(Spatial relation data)
◆ ◆ ◆ ◆ ◆ ◆ ◆
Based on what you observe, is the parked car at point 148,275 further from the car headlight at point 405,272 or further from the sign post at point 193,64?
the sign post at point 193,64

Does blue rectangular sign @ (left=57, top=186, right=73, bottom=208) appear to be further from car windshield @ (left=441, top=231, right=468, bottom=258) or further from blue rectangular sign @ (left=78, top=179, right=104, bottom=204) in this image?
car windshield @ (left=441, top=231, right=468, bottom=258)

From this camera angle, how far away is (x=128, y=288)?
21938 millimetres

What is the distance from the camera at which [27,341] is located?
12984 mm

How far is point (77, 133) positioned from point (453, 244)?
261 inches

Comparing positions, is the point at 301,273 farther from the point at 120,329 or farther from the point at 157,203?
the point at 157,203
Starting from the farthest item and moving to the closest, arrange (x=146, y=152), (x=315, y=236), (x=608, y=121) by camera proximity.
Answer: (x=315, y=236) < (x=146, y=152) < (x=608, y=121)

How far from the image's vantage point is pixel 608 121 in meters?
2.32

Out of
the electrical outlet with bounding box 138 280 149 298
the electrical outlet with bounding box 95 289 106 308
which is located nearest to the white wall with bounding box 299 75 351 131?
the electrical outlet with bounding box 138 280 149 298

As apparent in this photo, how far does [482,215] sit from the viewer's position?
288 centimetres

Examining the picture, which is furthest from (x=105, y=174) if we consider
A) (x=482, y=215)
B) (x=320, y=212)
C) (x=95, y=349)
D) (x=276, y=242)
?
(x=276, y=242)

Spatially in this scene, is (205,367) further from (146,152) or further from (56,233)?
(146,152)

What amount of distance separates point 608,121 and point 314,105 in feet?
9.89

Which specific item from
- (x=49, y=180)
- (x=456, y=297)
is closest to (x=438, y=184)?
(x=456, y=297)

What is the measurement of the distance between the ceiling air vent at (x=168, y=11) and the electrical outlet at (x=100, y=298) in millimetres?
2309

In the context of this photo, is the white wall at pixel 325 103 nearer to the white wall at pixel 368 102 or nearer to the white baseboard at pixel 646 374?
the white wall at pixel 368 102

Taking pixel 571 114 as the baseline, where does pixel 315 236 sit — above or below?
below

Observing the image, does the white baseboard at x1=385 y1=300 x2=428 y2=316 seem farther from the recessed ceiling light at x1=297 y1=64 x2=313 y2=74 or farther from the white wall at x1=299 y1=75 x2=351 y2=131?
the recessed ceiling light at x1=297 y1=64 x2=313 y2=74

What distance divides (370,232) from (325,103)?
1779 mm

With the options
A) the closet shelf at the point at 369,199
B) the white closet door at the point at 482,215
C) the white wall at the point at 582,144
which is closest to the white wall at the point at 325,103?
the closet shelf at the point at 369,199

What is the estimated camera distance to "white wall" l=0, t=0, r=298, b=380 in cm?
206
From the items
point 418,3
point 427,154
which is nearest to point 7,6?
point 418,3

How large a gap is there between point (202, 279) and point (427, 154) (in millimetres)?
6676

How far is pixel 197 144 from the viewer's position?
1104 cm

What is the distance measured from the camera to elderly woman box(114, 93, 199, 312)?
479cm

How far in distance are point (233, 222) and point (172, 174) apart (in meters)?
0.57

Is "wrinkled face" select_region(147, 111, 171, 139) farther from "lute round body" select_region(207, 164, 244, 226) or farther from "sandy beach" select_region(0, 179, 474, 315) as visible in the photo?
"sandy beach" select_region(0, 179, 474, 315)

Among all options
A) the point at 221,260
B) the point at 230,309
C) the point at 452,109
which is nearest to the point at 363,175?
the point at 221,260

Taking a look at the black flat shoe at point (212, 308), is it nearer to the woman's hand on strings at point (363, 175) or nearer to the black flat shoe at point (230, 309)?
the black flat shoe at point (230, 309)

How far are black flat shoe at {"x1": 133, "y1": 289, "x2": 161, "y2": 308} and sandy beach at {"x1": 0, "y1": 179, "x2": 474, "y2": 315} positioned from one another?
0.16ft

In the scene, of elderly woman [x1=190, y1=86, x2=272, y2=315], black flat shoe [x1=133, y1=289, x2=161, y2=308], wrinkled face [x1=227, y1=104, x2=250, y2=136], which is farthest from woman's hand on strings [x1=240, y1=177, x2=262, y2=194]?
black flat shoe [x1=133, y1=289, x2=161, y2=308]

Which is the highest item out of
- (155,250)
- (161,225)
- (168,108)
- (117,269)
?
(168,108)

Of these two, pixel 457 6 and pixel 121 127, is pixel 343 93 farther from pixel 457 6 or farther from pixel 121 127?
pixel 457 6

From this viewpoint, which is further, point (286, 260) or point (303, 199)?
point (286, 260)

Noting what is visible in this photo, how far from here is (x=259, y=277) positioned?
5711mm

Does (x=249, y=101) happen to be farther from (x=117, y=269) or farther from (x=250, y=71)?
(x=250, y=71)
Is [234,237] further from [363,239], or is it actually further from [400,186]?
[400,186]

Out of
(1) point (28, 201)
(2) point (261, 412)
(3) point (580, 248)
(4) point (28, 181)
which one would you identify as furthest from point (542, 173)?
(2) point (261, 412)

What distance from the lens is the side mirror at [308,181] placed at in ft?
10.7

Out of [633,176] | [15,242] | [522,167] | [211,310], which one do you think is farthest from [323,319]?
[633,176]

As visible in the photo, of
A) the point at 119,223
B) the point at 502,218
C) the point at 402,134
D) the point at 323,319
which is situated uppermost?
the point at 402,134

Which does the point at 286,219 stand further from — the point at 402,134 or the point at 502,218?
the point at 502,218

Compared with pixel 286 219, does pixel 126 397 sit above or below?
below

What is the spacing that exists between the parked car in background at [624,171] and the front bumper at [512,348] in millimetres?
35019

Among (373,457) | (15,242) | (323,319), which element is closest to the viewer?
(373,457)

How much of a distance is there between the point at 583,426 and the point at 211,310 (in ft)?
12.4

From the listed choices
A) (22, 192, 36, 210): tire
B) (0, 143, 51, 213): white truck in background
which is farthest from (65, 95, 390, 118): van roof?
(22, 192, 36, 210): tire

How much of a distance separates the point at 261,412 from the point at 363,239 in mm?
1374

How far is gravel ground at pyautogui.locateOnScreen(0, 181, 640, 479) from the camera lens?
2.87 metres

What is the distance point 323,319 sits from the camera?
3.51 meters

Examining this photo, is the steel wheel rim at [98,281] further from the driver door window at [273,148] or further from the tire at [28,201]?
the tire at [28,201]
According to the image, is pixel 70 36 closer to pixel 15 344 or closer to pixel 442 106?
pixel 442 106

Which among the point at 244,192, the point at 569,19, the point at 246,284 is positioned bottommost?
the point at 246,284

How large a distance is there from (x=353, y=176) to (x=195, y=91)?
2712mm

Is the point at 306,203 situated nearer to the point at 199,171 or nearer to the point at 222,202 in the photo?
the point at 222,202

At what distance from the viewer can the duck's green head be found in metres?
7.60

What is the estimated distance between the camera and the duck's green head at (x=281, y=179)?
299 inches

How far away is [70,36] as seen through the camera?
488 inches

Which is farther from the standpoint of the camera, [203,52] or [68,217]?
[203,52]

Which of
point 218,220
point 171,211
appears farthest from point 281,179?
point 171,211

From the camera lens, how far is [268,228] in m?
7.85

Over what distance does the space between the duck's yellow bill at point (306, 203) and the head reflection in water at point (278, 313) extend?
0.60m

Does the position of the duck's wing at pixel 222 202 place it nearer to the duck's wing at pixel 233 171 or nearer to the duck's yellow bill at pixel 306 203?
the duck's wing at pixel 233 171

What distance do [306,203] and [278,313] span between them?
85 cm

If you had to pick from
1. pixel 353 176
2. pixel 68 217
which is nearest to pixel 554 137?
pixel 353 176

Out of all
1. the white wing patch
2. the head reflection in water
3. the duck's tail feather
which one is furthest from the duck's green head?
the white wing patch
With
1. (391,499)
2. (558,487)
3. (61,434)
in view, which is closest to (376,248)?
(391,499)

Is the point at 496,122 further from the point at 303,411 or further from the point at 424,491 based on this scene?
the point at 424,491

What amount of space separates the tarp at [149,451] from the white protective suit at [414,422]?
◆ ◆ ◆ ◆ ◆ ◆ ◆
**REQUIRED WORK**
Repeat word for word each line from the one with "Does the position" to the end of the records above, inclusive.

**THE OUTPUT**
Does the position of the duck's wing at pixel 222 202 place it nearer to the duck's wing at pixel 233 171 or nearer to the duck's yellow bill at pixel 306 203?
the duck's wing at pixel 233 171

What distance do [306,203] and [278,313] span between them?
85 cm

If you had to pick from
1. pixel 353 176
2. pixel 68 217
which is nearest to pixel 554 137?
pixel 353 176

Out of all
1. the white wing patch
2. the head reflection in water
3. the duck's tail feather
which one is furthest from the duck's green head?
the white wing patch
With
1. (391,499)
2. (558,487)
3. (61,434)
in view, which is closest to (376,248)?
(391,499)

Is the point at 496,122 further from the point at 303,411 or further from the point at 424,491 based on this scene?
the point at 424,491

What amount of space separates the tarp at [149,451] from the white protective suit at [414,422]?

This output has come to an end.